Secondo quanto emerso nel corso dell’incontro con i giornalisti, in particolare, a Filandari e Ionadi, a seguito della scarcerazione del settembre scorso del boss Leone Soriano, si sarebbe registrata una nuova ondata di intimidazioni ed atti criminali, caratterizzati da ben 14 episodi intimidatori. Nel mirino della cosca sarebbero finiti in particolar modo imprenditori e commercianti, ma anche l’Arma, tanto che il clan era intento a pianificare un attentato alla caserma dei carabinieri, da porre in essere con l’esplosione di colpi d’arma da fuoco o con il lancio di un ordigno esplosivo.
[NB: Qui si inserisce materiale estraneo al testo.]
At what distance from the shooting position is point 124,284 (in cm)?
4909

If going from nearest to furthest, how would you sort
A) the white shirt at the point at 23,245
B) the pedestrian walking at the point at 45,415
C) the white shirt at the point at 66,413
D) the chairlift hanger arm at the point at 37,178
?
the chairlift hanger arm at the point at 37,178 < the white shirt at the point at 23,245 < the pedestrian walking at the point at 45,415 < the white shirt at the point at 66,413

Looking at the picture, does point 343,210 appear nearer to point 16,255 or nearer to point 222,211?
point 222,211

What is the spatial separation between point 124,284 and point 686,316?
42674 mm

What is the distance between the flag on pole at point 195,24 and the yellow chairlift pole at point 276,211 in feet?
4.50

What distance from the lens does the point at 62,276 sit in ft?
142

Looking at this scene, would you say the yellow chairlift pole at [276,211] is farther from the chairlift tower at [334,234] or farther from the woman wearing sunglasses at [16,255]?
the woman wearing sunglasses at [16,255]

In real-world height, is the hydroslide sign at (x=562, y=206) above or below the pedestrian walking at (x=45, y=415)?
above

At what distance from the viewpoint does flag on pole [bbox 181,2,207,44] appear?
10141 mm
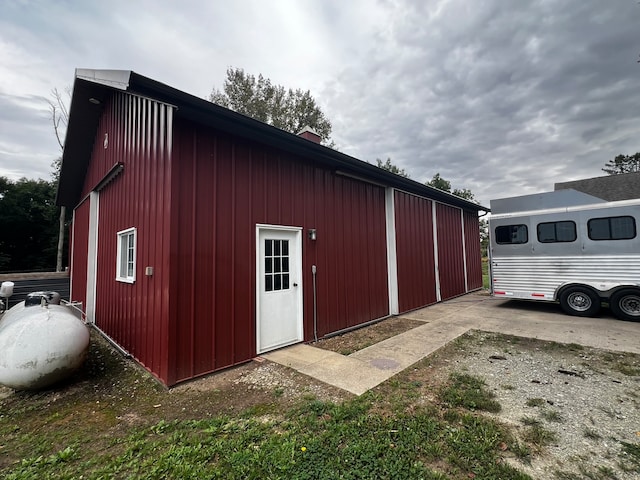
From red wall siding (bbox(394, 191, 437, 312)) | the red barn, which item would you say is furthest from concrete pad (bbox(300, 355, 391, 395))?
red wall siding (bbox(394, 191, 437, 312))

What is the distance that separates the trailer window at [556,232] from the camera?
6694 mm

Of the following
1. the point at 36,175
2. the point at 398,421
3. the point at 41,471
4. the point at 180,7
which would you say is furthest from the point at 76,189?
the point at 36,175

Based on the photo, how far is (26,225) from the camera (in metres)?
21.3

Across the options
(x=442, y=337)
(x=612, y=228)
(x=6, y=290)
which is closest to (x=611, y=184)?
(x=612, y=228)

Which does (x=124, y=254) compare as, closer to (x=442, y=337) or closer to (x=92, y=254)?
(x=92, y=254)

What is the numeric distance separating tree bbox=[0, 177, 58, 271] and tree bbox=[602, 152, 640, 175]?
61.9 metres

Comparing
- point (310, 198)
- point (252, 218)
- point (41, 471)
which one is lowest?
point (41, 471)

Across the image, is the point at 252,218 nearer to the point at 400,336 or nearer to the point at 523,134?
the point at 400,336

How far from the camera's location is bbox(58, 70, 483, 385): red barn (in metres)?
3.57

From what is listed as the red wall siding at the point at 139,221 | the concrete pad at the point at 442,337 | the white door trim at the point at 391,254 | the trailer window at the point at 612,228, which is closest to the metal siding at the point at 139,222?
the red wall siding at the point at 139,221

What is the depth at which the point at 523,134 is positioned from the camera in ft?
40.8

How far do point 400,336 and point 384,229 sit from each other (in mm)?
2789

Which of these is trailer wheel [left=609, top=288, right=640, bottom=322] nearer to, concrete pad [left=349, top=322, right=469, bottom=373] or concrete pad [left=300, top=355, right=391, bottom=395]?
concrete pad [left=349, top=322, right=469, bottom=373]

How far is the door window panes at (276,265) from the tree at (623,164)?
49806 millimetres
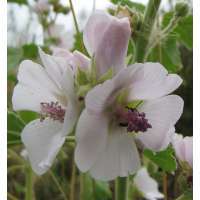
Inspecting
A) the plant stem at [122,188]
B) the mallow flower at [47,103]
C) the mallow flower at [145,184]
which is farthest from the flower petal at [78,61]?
the mallow flower at [145,184]

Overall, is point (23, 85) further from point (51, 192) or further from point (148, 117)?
point (51, 192)

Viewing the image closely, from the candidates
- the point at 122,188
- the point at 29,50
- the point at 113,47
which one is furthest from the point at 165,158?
the point at 29,50

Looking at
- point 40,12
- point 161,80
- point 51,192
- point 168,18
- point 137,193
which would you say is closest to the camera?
point 161,80

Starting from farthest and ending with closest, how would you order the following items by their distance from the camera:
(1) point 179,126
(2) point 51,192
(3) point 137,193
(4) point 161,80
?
(1) point 179,126 < (2) point 51,192 < (3) point 137,193 < (4) point 161,80

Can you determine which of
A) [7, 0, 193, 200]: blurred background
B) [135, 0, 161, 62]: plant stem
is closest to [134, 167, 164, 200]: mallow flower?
[7, 0, 193, 200]: blurred background

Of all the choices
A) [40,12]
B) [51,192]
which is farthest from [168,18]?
[51,192]

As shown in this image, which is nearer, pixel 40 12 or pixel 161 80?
pixel 161 80

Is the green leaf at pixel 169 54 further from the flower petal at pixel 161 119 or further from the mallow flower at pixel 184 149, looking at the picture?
the flower petal at pixel 161 119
«Le parti del processo non si toccano: forze dell’ordine, avvocati, magistrati, giornalisti. Ogni qual volta si attaccherà una di queste parti, dietro ci saranno centinaia di carabinieri e magistrati pronti a rispondere», ha ribadito con forza Gratteri che ha inoltre spiegato come vi fosse la necessita di «dare risposte immediate, fare sentire la nostra presenza in una tra le province con la più alta densità mafiosa d’Italia». Al suo fianco, a gestire le indagini, il colonnello Luca Romano, a capo del Reparto Operativo, che ha spiegato come l’azione investigativa sia stata effettuata «senza interruzione» e ben tre sostituti procuratori, coordinati dall’aggiunto Bombardieri secondo cui «l’arroganza criminale del clan aveva raggiunto livelli di pericolosità che non ci facevano stare tranquilli e siamo intervenuti con urgenza».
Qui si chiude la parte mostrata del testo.